**WHAT IS NEEDED:** If a line includes "blue", copy it out of the entries.

**INFORMATION PROVIDED:**
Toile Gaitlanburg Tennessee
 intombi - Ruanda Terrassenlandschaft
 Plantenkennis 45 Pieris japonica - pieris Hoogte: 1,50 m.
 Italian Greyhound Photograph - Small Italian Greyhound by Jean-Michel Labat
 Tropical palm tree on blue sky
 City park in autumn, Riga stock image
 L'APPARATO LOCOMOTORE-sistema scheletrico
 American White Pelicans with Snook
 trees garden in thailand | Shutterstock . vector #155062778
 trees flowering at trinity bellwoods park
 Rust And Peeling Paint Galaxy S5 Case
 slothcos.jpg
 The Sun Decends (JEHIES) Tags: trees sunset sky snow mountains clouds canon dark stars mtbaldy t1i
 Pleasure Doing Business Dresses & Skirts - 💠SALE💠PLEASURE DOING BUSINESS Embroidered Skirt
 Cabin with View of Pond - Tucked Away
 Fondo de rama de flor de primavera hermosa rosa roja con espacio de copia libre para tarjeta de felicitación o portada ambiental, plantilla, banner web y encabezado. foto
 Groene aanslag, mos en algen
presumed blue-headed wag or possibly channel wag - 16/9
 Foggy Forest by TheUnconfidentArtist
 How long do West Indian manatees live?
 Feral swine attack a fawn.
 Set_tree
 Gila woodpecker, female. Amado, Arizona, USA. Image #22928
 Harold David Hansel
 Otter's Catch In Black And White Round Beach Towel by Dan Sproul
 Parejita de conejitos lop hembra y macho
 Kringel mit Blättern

**TASK ANSWER:**
 Tropical palm tree on blue sky
presumed blue-headed wag or possibly channel wag - 16/9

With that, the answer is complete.